What to do -
Can you quote the records below in full, word for word?

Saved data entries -
Start of Block

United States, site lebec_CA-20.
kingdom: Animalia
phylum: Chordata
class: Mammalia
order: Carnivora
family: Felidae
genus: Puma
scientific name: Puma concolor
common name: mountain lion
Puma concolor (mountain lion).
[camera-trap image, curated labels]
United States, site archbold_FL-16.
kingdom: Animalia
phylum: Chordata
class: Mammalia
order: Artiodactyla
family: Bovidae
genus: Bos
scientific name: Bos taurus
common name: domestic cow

End of Block

Written reply -
United States, site lebec_CA-20.
kingdom: Animalia
phylum: Chordata
class: Mammalia
order: Carnivora
family: Felidae
genus: Puma
scientific name: Puma concolor
common name: mountain lion
Puma concolor (mountain lion).
[camera-trap image, curated labels]
United States, site archbold_FL-16.
kingdom: Animalia
phylum: Chordata
class: Mammalia
order: Artiodactyla
family: Bovidae
genus: Bos
scientific name: Bos taurus
common name: domestic cow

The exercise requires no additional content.